> **Tekst ter analyse**:
In deze zaak heeft eiser, geboren op [geboortedatum] en van Syrische nationaliteit, op 19 november 2021 een aanvraag ingediend voor een verblijfsvergunning asiel voor bepaalde tijd. Eiser heeft de Staatssecretaris van Justitie en Veiligheid in gebreke gesteld wegens het niet tijdig beslissen op zijn asielaanvraag. Na het indienen van beroep op 14 juli 2022, heeft de Staatssecretaris op 10 oktober 2022 alsnog een besluit genomen, waarbij de aanvraag is ingewilligd. Eiser heeft echter het beroep gehandhaafd en verzocht om vaststelling van een bestuurlijke dwangsom.
De rechtbank heeft op basis van artikel 8:54 van de Algemene wet bestuursrecht (Awb) uitspraak gedaan zonder zitting. De rechtbank heeft vastgesteld dat de wettelijke beslistermijn van zes maanden is verstreken en dat eiser rechtsgeldig in gebreke heeft gesteld. Echter, op basis van uitspraken van de Afdeling bestuursrechtspraak van de Raad van State (ABRvS) is bepaald dat de Staatssecretaris geen bestuurlijke dwangsom verschuldigd is, omdat het uitsluiten van een bestuurlijke dwangsom niet in strijd is met het Unierecht. De rechtbank heeft het beroep, voor zover gericht tegen het niet tijdig nemen van een besluit, niet-ontvankelijk verklaard en het beroep tegen het besluit van 10 oktober 2022 ongegrond verklaard.

> **Getoond materiaal**:
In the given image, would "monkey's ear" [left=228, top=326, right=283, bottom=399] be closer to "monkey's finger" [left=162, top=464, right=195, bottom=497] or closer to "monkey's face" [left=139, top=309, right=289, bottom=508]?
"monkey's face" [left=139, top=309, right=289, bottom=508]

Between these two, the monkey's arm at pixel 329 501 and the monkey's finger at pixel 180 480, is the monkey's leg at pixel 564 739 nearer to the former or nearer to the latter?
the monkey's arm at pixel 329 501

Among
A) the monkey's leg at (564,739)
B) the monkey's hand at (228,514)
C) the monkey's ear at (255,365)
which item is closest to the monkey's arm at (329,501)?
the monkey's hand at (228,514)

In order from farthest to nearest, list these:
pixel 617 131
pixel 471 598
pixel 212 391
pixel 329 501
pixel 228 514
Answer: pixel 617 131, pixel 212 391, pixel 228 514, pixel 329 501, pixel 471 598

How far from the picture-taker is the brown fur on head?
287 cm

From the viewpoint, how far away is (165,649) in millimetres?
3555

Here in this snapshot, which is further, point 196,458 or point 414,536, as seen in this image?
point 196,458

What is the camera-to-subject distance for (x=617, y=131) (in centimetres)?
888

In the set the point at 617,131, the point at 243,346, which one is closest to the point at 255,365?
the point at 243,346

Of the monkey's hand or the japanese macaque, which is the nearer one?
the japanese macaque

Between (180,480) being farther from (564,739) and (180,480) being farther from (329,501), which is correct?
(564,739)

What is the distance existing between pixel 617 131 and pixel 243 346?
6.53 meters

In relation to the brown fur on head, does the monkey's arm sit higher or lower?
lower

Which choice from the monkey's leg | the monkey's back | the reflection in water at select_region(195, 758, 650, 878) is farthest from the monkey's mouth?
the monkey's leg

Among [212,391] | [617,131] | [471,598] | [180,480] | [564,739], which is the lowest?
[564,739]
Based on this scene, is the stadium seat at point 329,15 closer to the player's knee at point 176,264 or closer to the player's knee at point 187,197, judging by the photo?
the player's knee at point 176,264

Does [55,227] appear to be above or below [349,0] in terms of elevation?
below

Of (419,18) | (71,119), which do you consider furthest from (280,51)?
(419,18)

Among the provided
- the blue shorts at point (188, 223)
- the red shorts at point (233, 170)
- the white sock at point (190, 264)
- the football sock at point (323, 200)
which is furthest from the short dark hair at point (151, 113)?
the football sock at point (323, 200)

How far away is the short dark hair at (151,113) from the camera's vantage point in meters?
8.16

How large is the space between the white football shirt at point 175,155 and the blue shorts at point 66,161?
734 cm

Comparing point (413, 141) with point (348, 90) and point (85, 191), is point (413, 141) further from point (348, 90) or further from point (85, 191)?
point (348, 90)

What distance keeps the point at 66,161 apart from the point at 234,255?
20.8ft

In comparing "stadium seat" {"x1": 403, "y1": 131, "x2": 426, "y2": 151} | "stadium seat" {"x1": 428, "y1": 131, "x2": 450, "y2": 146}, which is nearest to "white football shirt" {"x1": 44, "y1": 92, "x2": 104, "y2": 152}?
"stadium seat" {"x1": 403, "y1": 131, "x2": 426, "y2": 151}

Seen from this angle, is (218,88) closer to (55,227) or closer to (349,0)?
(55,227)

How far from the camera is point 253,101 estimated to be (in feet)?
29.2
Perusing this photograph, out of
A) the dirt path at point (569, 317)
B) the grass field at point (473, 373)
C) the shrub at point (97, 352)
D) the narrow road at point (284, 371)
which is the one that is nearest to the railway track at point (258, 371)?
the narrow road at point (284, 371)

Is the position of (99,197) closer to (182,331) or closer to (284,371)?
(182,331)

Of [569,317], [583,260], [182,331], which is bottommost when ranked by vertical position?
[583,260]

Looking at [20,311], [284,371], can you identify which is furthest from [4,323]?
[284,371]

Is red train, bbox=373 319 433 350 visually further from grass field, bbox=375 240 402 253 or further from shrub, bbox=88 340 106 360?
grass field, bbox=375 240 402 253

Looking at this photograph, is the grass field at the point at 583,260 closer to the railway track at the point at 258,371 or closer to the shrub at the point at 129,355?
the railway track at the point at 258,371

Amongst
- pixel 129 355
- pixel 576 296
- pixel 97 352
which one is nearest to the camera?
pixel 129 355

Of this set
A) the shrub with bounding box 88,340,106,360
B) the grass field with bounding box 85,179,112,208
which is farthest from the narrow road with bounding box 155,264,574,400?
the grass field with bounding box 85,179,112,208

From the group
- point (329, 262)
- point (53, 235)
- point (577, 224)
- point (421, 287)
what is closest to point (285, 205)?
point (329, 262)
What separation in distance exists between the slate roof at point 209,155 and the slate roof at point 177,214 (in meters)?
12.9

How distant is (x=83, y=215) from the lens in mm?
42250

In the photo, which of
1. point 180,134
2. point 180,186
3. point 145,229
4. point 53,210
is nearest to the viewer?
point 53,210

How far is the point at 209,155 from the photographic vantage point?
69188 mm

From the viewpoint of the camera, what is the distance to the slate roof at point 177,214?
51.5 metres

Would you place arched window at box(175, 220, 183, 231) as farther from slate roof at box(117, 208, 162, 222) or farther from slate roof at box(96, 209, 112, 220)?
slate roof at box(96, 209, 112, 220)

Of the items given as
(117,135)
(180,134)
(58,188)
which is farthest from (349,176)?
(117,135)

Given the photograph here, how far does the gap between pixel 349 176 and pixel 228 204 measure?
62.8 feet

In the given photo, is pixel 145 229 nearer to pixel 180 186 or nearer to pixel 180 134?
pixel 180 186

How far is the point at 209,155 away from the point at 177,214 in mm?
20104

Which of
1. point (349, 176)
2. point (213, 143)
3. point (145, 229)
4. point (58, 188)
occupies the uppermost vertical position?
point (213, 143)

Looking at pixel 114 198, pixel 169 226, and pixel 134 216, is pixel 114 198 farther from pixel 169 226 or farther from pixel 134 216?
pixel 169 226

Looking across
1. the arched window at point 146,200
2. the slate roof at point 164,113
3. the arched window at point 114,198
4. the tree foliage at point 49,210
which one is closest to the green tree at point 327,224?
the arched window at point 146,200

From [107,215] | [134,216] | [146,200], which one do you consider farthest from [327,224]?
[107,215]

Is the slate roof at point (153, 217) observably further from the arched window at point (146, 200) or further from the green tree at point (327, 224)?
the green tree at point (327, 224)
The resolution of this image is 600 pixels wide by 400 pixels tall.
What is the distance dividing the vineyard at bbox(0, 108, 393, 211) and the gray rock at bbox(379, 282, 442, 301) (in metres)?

> **Oefenopdrachten**:
1. Noem alle volledige datums die in de tekst over de asielzaak staan. Een datum die vaker voorkomt, noem je maar één keer.
2. Schrijf verder aan de tekst over de asielzaak, te beginnen na de laatste zin.

> **Antwoorden oefening**:
1. 19 november 2021, 14 juli 2022, 10 oktober 2022

2.
De rechtbank heeft verweerder in de proceskosten van eiser veroordeeld tot een bedrag van € 418,50, vastgesteld op basis van het Besluit proceskosten bestuursrecht. De uitspraak is gedaan door mr. C.H. de Groot, rechter, en openbaar gemaakt op rechtspraak.nl.